§ Directions for this task
Please say how many lines below include the word "States", with nothing beyond the number.
# # # # #
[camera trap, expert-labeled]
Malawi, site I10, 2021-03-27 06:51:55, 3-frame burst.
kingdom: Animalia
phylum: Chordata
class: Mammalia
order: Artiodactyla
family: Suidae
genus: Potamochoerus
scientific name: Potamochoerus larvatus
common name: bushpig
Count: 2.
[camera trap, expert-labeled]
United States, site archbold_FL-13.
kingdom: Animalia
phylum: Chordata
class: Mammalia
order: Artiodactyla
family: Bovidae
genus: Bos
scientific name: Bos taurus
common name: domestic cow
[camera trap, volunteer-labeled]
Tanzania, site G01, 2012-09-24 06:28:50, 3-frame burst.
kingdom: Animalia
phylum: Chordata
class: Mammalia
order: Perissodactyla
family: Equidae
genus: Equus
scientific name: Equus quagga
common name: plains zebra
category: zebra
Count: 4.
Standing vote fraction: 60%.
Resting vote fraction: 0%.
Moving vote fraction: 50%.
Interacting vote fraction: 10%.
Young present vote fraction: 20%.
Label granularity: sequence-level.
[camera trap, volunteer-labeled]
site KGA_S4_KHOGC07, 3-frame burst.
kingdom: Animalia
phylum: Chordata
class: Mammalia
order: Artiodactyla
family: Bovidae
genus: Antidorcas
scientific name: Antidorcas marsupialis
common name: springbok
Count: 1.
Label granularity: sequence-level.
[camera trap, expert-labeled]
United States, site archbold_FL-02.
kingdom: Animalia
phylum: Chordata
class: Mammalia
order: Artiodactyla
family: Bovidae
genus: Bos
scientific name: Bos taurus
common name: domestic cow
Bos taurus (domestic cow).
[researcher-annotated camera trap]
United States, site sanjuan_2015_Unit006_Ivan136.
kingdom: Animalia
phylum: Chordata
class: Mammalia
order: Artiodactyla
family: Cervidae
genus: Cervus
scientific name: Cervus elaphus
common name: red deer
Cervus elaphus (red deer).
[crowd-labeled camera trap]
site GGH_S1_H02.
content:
# # # # #
§ Answer to this exercise
3